Mit dem Zug ging es von Óbidos weiter Richtung Norden. Meinen nächsten Halt habe ich in der Universitätsstadt Coimbra gemacht. Am höchsten Punkt der Stadt befindet sich die renommierte Universität von Coimbra und ihre majestätische Bibliothek aus dem 18. Jahrhundert. Die Universität ist die älteste des Landes Portugal und hatte ihren Sitz ursprünglich in Lissabon, aber im Jahre 1537 wurde die Universität nach Coimbra umgesiedelt.

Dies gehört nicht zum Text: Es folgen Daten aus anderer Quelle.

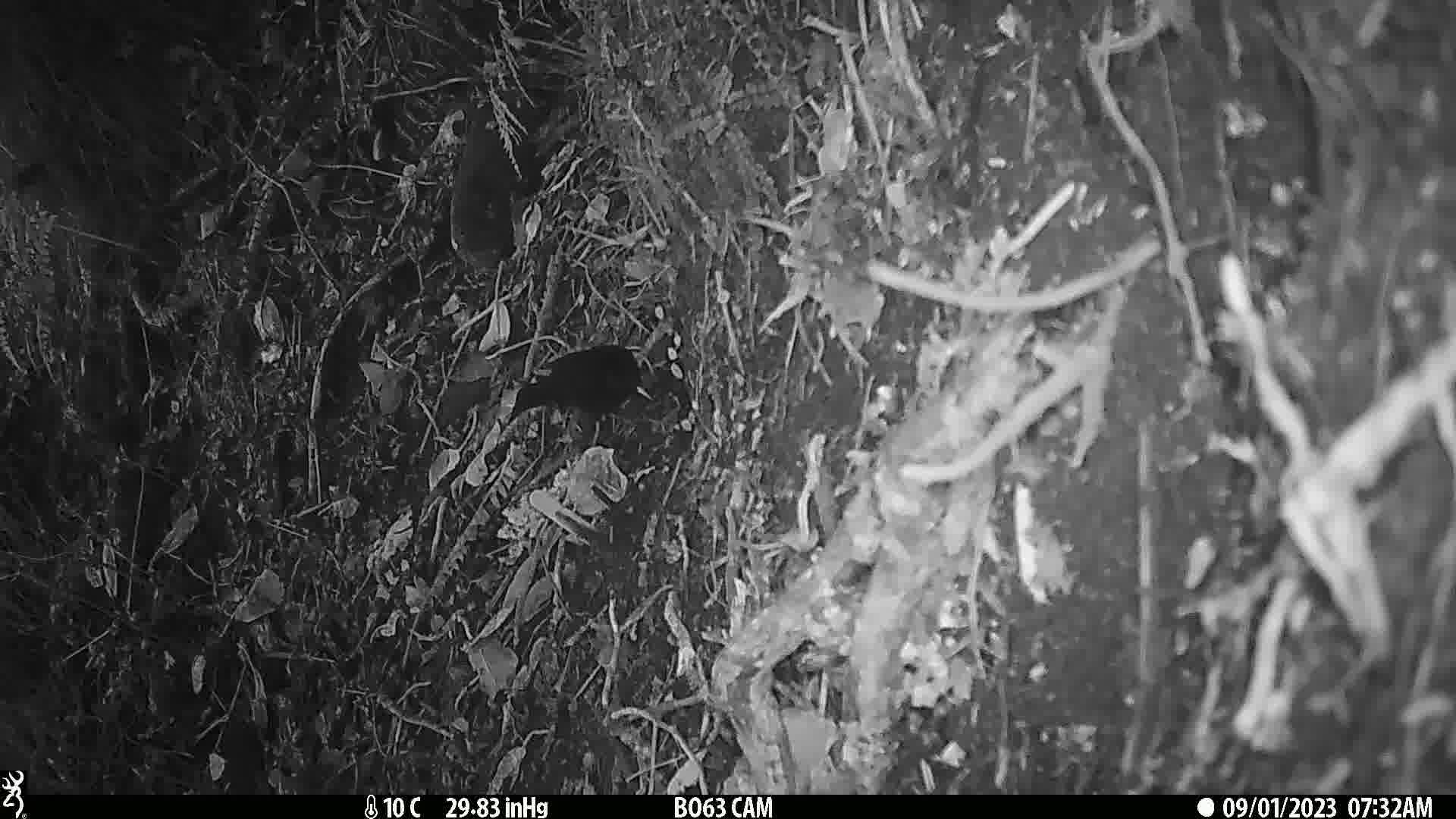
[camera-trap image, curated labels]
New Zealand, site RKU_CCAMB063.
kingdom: Animalia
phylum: Chordata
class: Aves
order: Passeriformes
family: Turdidae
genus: Turdus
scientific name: Turdus merula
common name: eurasian blackbird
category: blackbird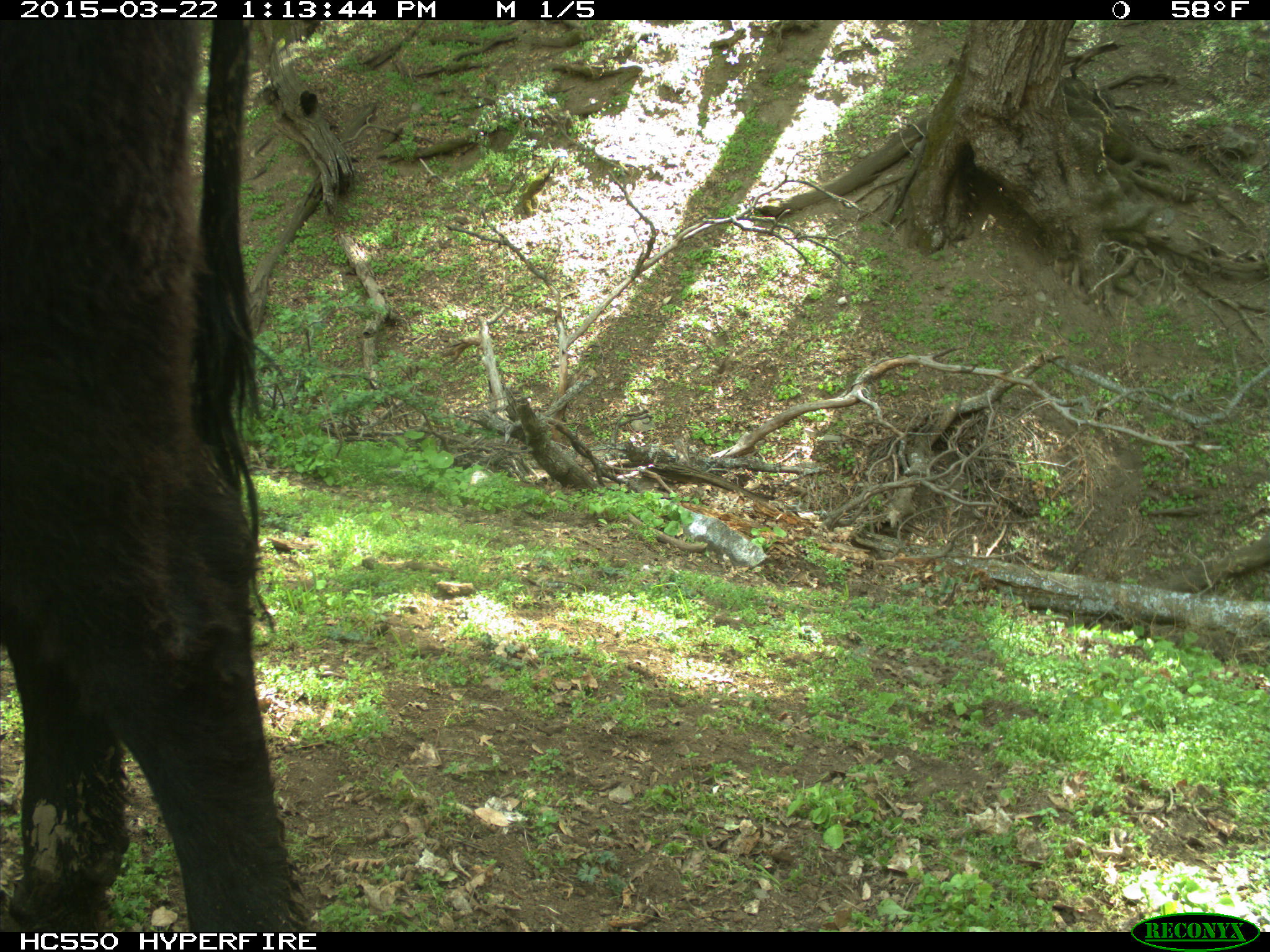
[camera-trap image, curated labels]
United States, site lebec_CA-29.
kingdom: Animalia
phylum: Chordata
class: Mammalia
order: Artiodactyla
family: Bovidae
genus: Bos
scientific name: Bos taurus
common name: domestic cow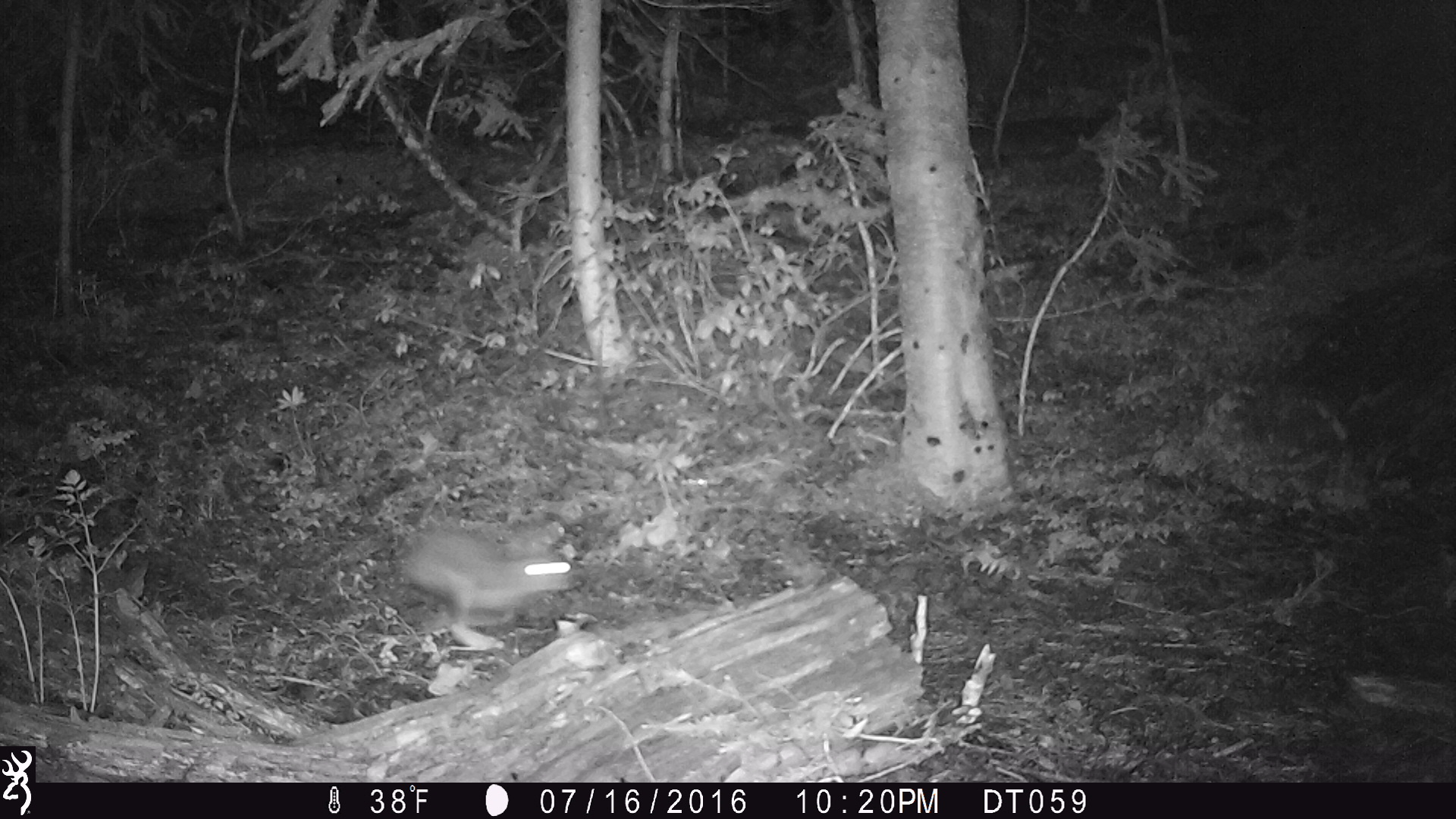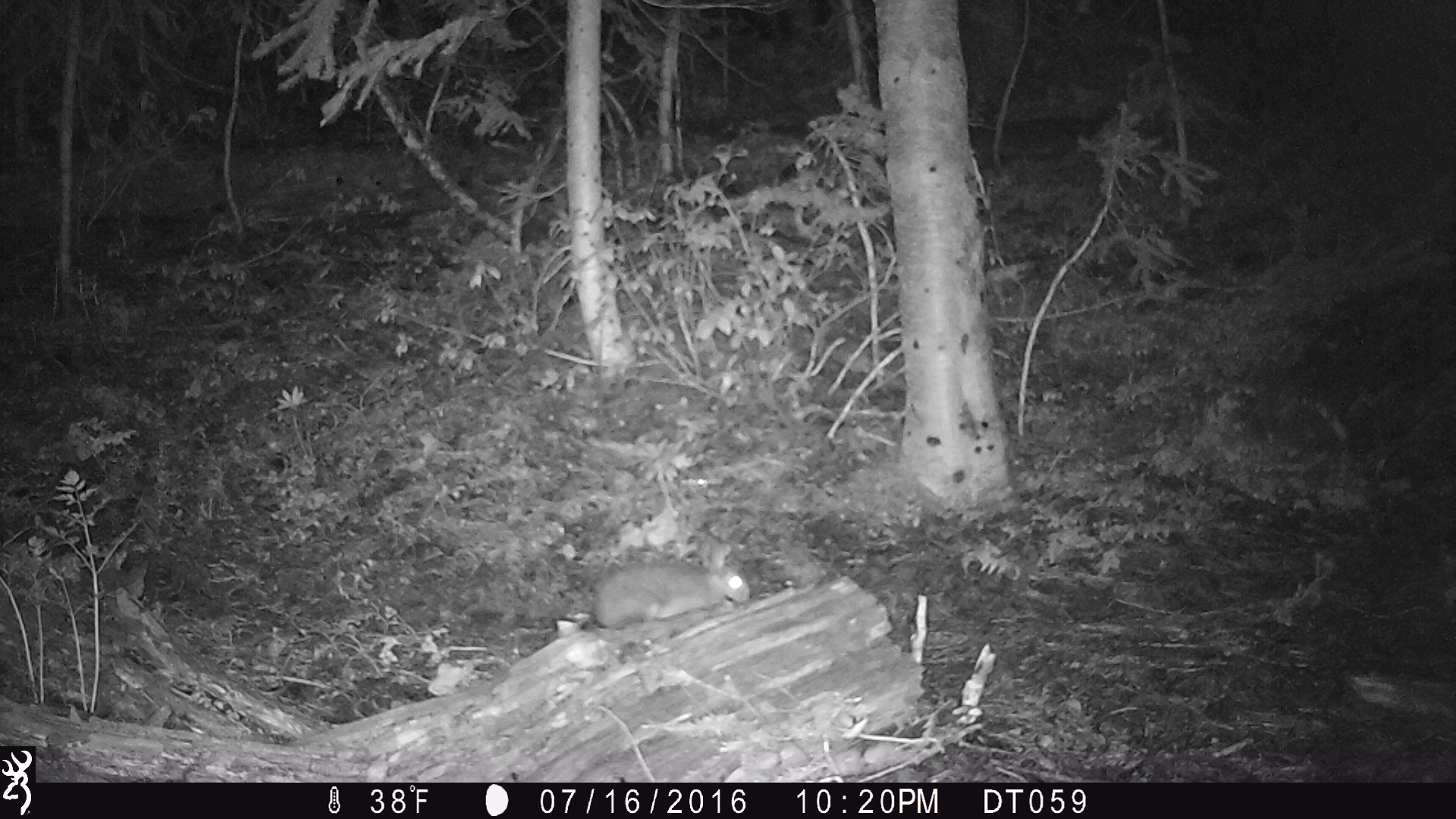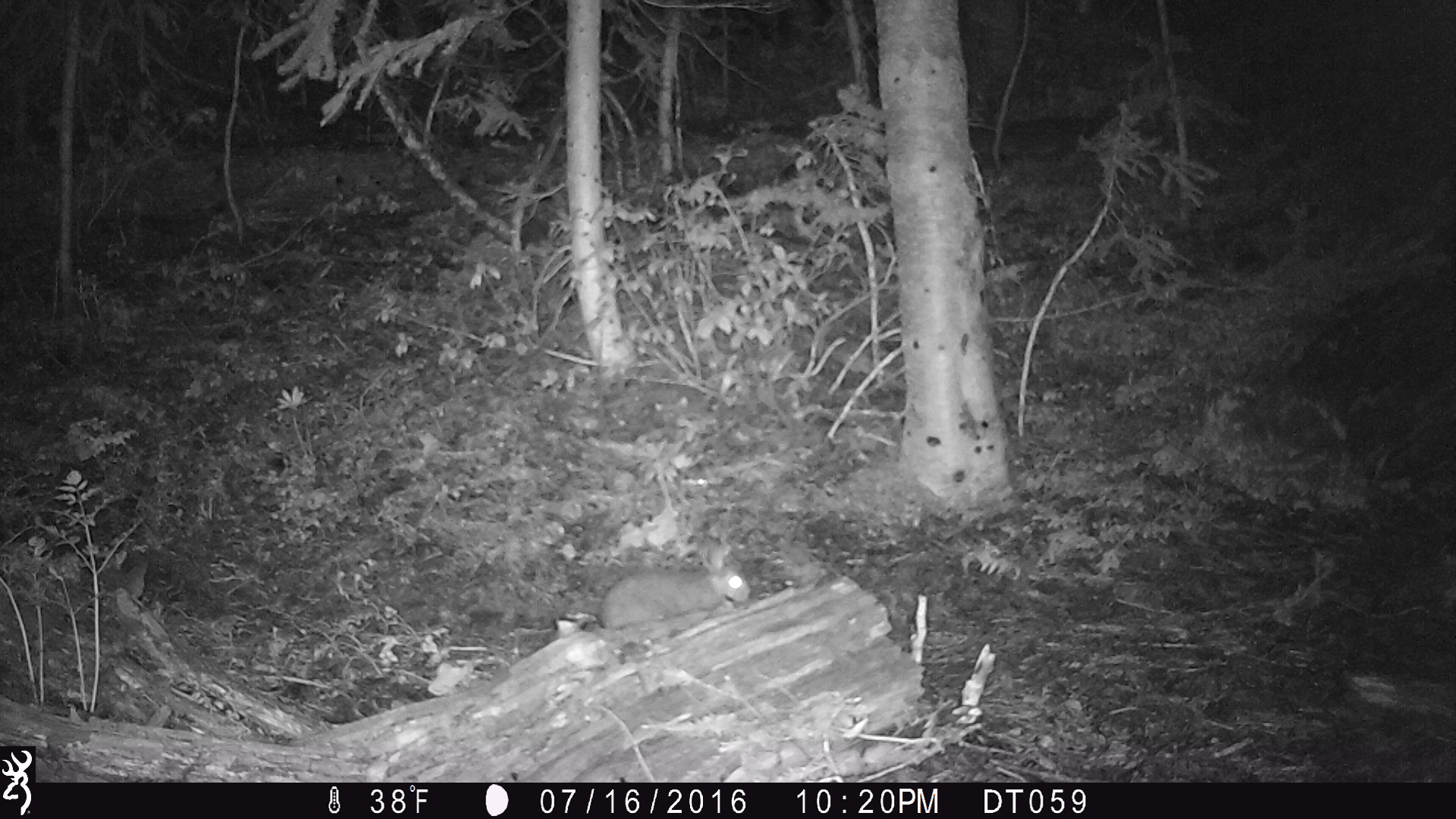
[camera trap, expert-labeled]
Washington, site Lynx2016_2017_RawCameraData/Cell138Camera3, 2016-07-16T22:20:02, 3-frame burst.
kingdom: Animalia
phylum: Chordata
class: Mammalia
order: Lagomorpha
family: Leporidae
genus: Lepus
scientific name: Lepus americanus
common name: snowshoe hare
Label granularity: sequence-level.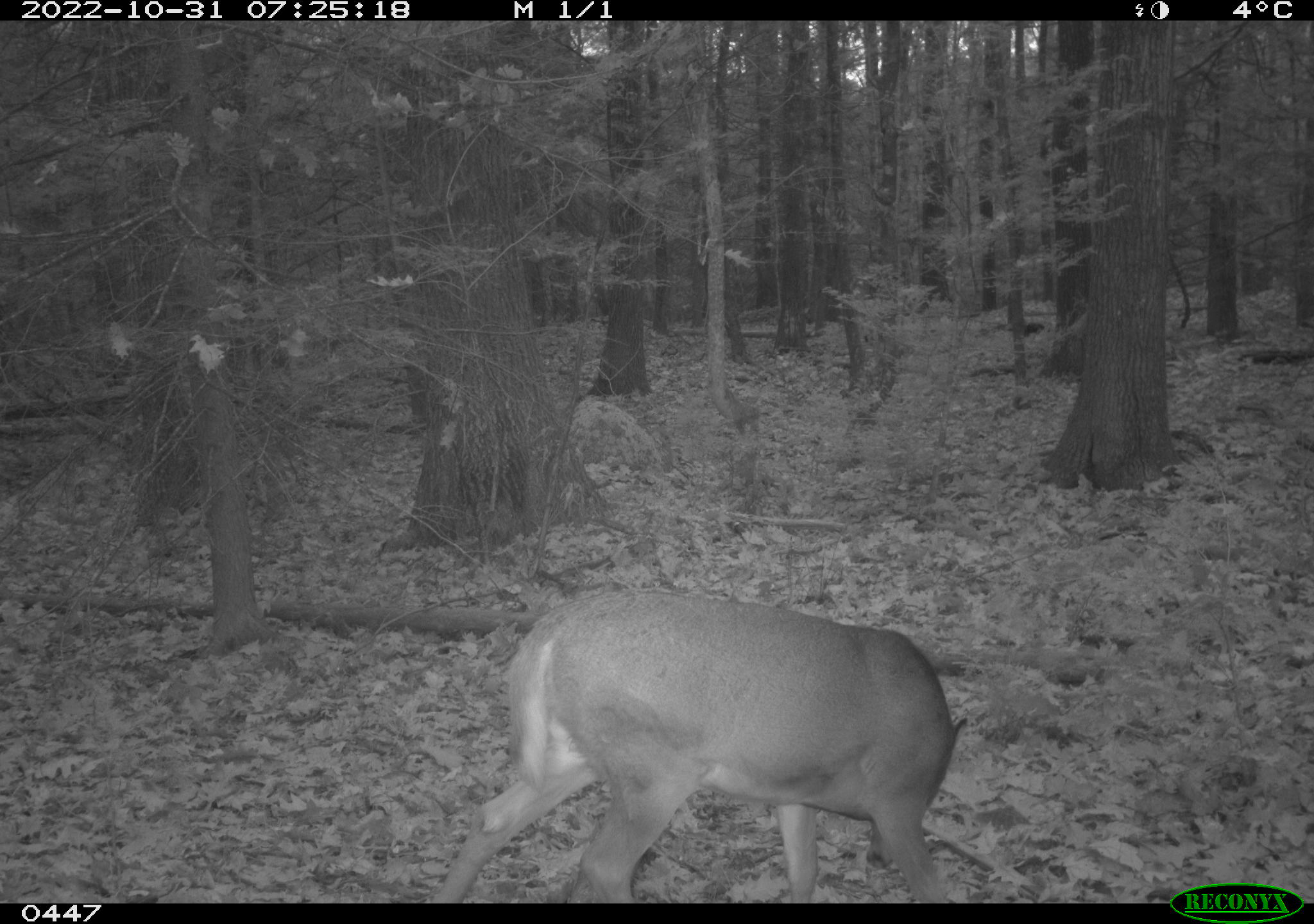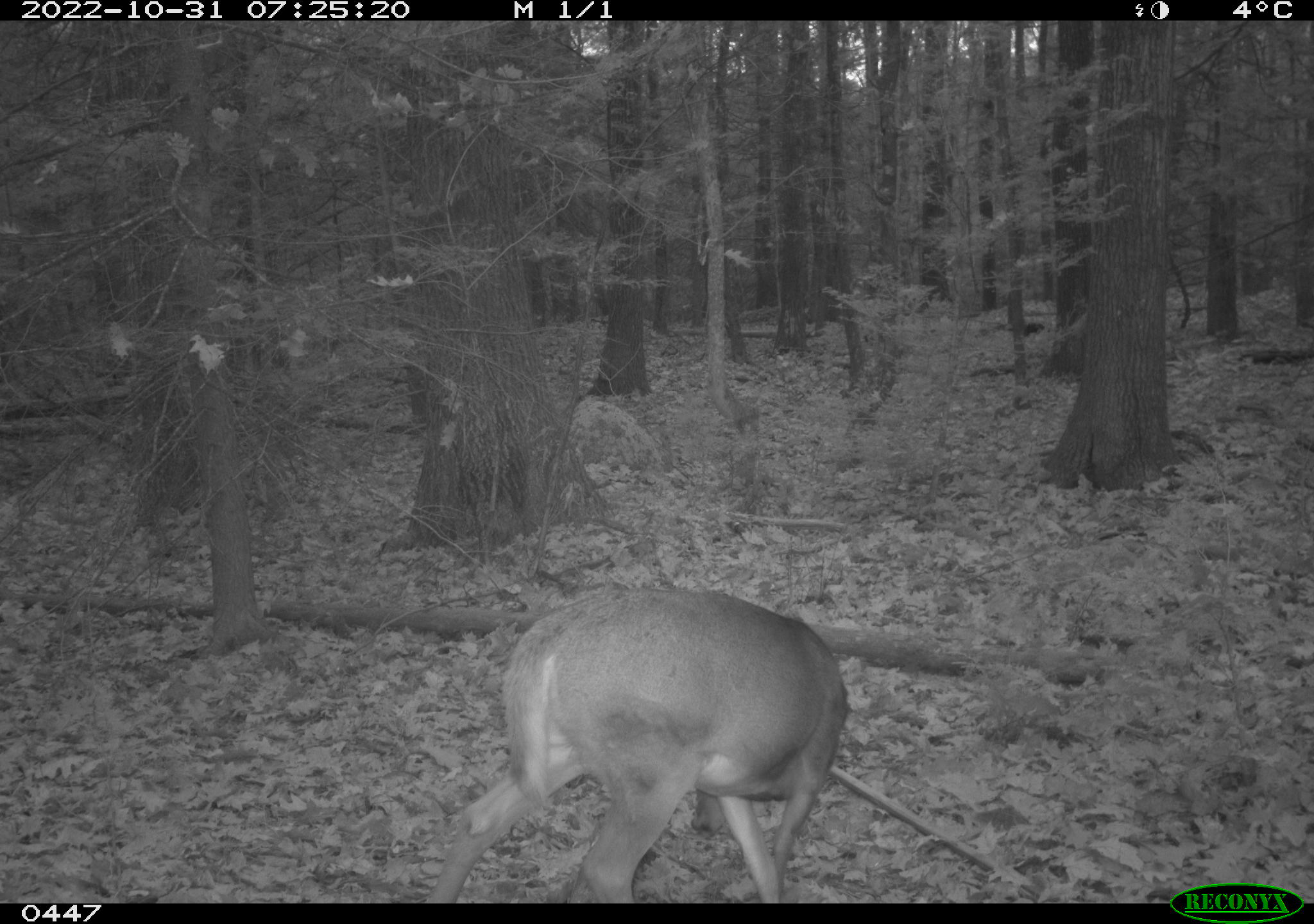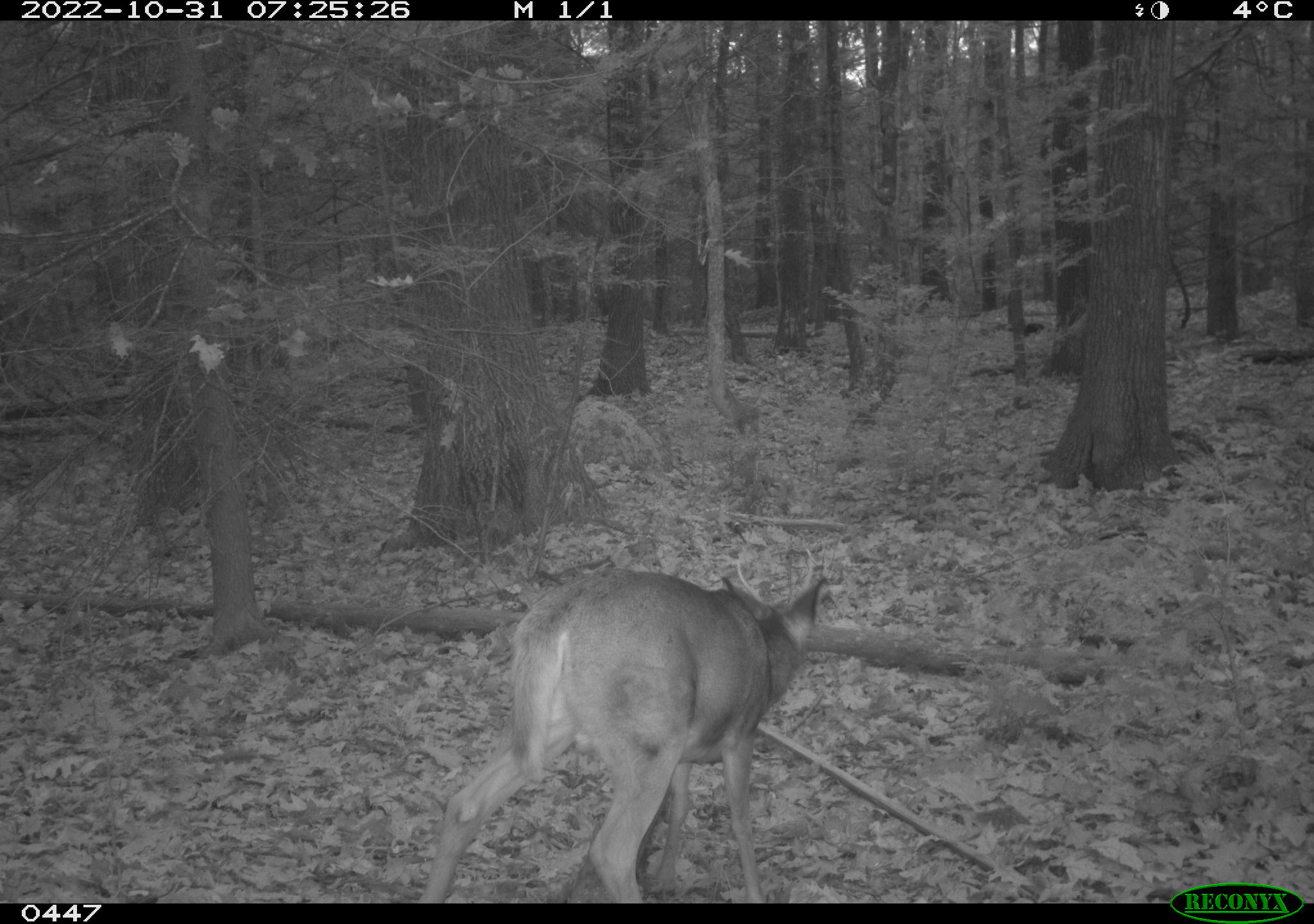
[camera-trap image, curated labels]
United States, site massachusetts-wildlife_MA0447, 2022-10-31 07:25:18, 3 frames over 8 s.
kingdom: Animalia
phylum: Chordata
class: Mammalia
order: Artiodactyla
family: Cervidae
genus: Odocoileus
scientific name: Odocoileus virginianus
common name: white-tailed deer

Die Bibliothek Joanina ist unglaublich schön, die Deckengemälde und die endlosen Bücherregale waren überwältigend. Die Bibliothek umfasst insgesamt 250 000 Bücher. Diese jahrhundertealten Relikte wurden tadellos erhalten, und zwar mit der Hilfe einer Fledermauskolonie … kein Scherz! Am Abend werden die wertvollen Tische abgedeckt und die Fledermäuse ernähren sich von den Insekten in der Bibliothek und schützen somit die Bücher.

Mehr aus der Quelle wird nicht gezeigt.